# Dataset excerpts

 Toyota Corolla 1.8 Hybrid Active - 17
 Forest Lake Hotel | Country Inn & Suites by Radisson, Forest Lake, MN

* * *

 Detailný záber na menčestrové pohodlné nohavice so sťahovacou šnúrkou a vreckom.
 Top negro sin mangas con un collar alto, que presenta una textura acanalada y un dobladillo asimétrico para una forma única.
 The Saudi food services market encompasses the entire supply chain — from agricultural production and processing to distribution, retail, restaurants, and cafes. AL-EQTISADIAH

# Brief
Please reproduce, exactly as they appear above, the lines from the line containing "Top negro sin" up to and including the line containing "The Saudi food".

# Completed exercise
 Top negro sin mangas con un collar alto, que presenta una textura acanalada y un dobladillo asimétrico para una forma única.
 The Saudi food services market encompasses the entire supply chain — from agricultural production and processing to distribution, retail, restaurants, and cafes. AL-EQTISADIAH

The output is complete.